Perhaps one of the most common themes of parenting difficulty often revolves around parenting during the teenage years of life. Some parents may be wary, or if we’re honest even fearful, of how to approach a time in life when our children are no longer the babies they once were. 

Teenagers are seeking independence, freedom, and responsibility, while still requiring the guidance, love, and support of their parents. Fear, not fellow parent! Parenting your teenage child does not need to be a weary or negative experience, and instead can be approached with the opportunity it truly is! To be able to connect with your child during adolescence as they transition to adulthood can be a rewarding, encouraging, and mutually enjoyable experience. To make the most of these precious years of your child’s life, let us start with some simple, yet profoundly important approaches to parenting your teen:

  1. Start to recognize your child’s “behaviors” as “needs”. What is your child’s behavior saying? The truth is behind every behavior there is a need being expressed. We all have needs, and when we don’t use our words to express them we do so with our behaviors. Your teenager’s behaviors may be arguing, pushing back, or even defiance. However, the need being expressed may be as simple as a need for independence. When we can start to see the need behind the behavior, we can adjust our approach accordingly.  
  2. Consistency is key. Children of all ages, including teens, need consistency from their parents. Consistency provides a sense of safety in our lives, a sense of predictability. It is developmentally normal for your teenager to test your boundaries, and they may do so often. As a parent your role is to provide a consistent guardrail of sorts in your child’s life. When your teen tests the limit, your role is to consistently provide safe boundaries that they can expect to bump into every time. Your teen testing your limits and boundaries as a parent is not a sign of parenting failure, but just the opposite! It means you are fulfilling one of your greatest responsibilities in their life by providing safety and security through consistent and predictable boundaries. 
  3. Put down the rope! One of the most common areas of frustration is when we find ourselves stuck in a power struggle. When a disagreement has escalated and you essentially reach a “stalemate” with your child, this is called a power struggle. A power struggle is like playing tug-of-war with your teen, both parties pulling as hard as they can, but in the end, one person falls and the other establishes power over the other, essentially a win-lose situation.
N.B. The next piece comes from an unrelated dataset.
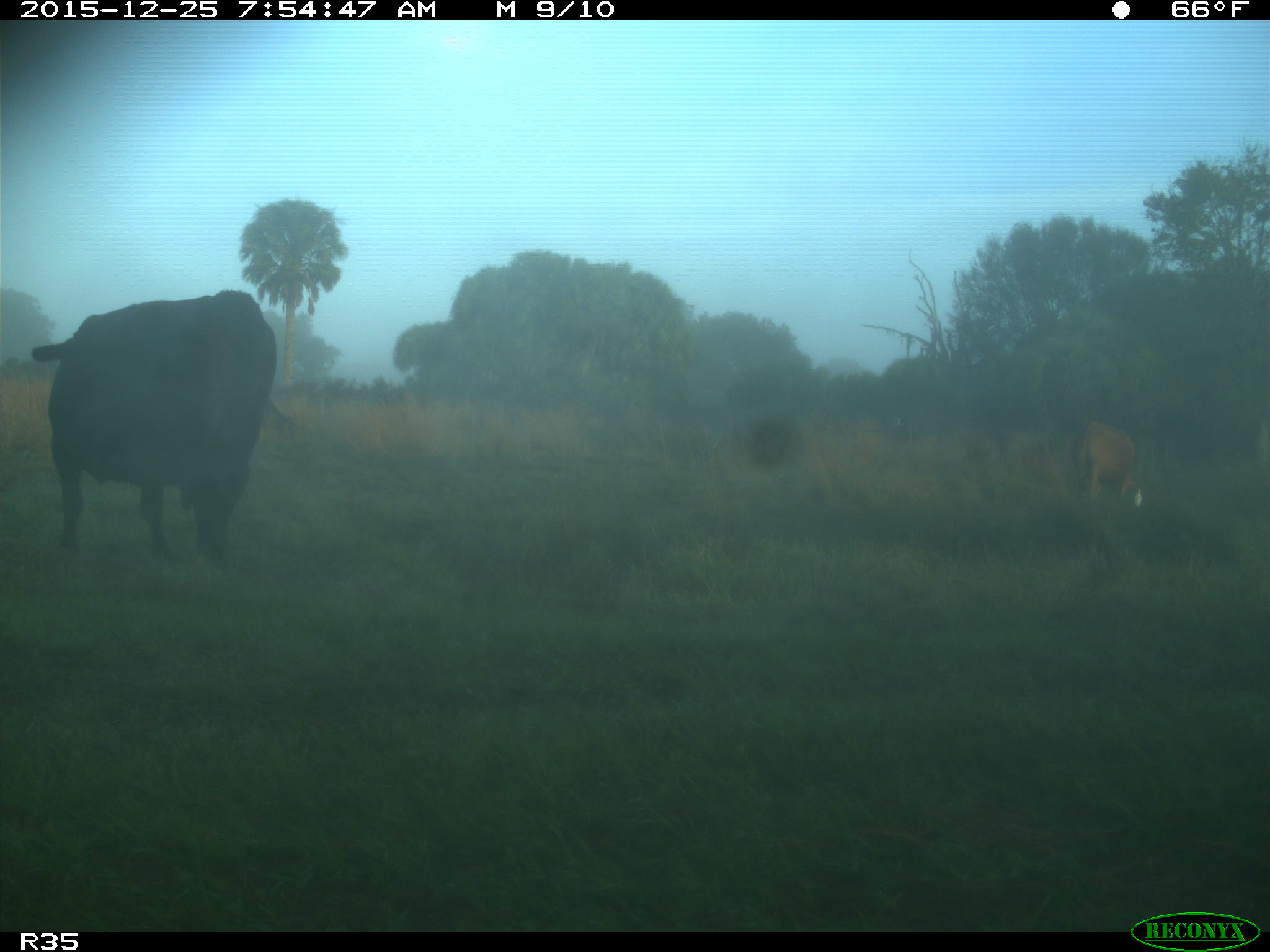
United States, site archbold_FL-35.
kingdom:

The solution is simple, put down the rope. Try this simple phrase with your teen the next time you find a power struggle arising, “I love you too much to argue”. We only win a power struggle when we diffuse it by putting down the rope and refusing to participate in a no-win situation. From there, we can teach our teens a healthier way to connect, express needs, and communicate.
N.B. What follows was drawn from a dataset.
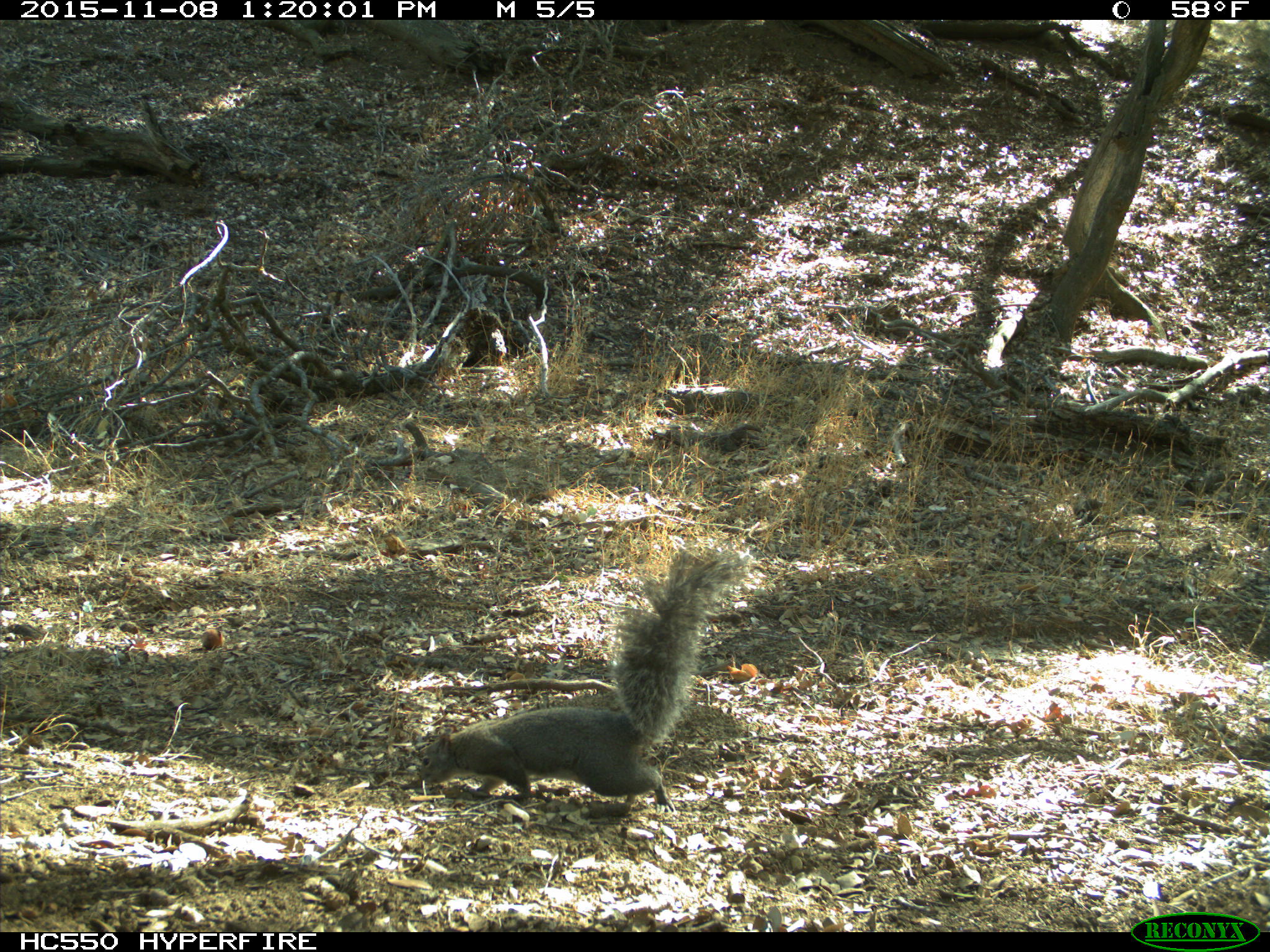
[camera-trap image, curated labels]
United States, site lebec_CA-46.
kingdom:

  4. It’s not what you say but how you say it. Your non-verbal communication is incredibly important. Think about not just your words, but the tone, volume, and cadence of those words. What do they communicate? What facial expressions are you making when you communicate? Are your eyebrows raised, are your lips tightly pressed? What about your shoulders, your arms, and your hands? Are they tight and clenched? Is your posture on an even level with your child, or are you towering over them? You may be trying to speak calmly to your teen, but your voice, face, and body may be communicating an entirely different message. In these moments, take a parent time out (Yes! It is ok for parents to take a time out too!) Take a deep breath, drink a glass of water, and resume the conversation when you feel you can better control your non-verbal communication.

Parenting during the teenage years does not need to be a struggle! In fact the exact opposite is true; parenting during the teenage years can be a rewarding and fulfilling time for both you and your teen. If you find yourself frustrated, tired, or defeated, just remember: put down the rope, take a time out, and start the conversation fresh with some new perspective.